Problem details:
Render the items below as a numbered list, skipping any blank lines. Leave the pictures out of your answer.

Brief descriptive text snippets

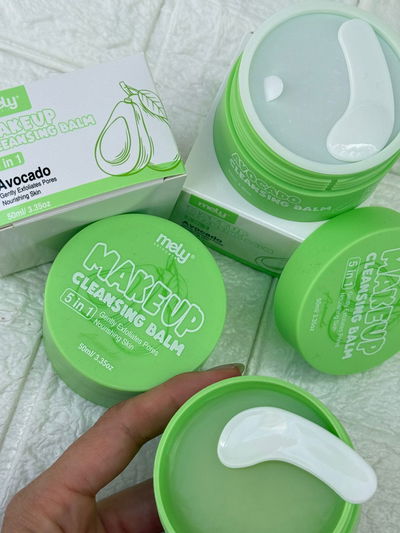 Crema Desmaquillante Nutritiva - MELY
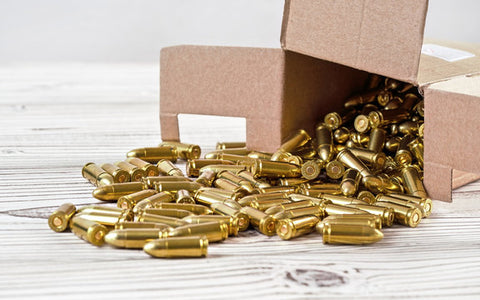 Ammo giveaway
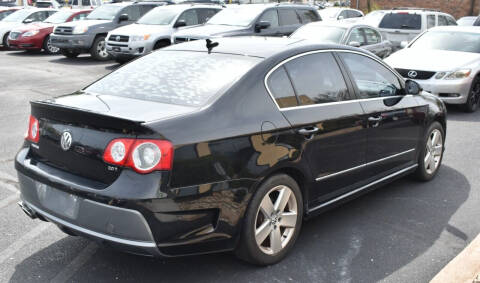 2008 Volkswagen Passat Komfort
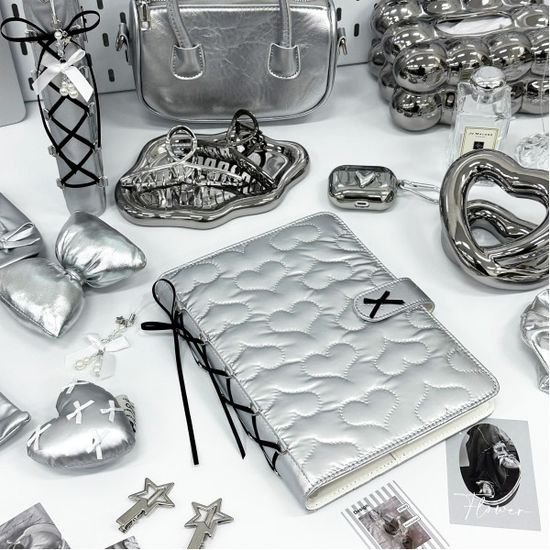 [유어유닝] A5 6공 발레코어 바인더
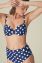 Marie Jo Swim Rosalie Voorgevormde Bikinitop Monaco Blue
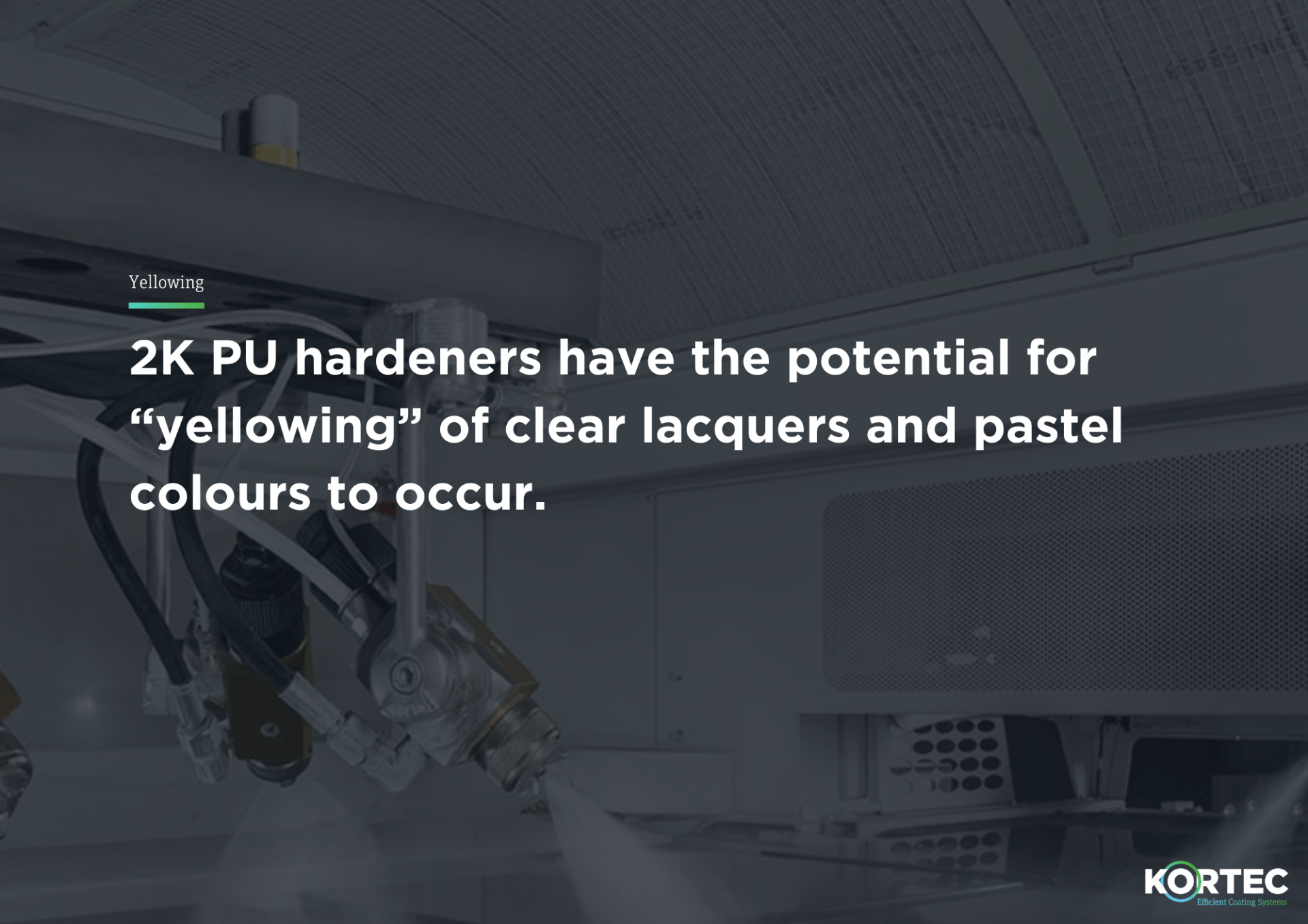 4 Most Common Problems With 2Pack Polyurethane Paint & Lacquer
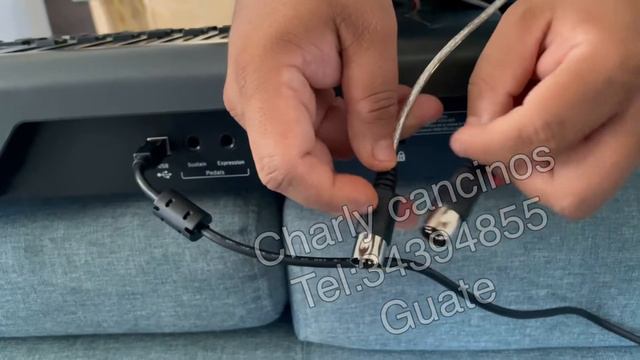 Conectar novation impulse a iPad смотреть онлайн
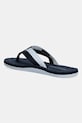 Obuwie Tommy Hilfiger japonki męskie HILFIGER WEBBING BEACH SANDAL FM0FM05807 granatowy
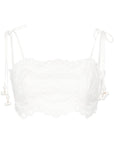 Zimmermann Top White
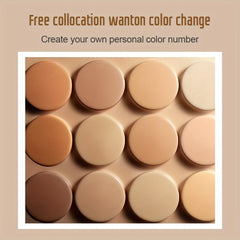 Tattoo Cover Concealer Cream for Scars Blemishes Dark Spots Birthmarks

Expected answer:
1.  Crema Desmaquillante Nutritiva - MELY
2.  Ammo giveaway
3.  2008 Volkswagen Passat Komfort
4.  [유어유닝] A5 6공 발레코어 바인더
5.  Marie Jo Swim Rosalie Voorgevormde Bikinitop Monaco Blue
6.  4 Most Common Problems With 2Pack Polyurethane Paint & Lacquer
7.  Conectar novation impulse a iPad смотреть онлайн
8.  Obuwie Tommy Hilfiger japonki męskie HILFIGER WEBBING BEACH SANDAL FM0FM05807 granatowy
9.  Zimmermann Top White
10.  Tattoo Cover Concealer Cream for Scars Blemishes Dark Spots Birthmarks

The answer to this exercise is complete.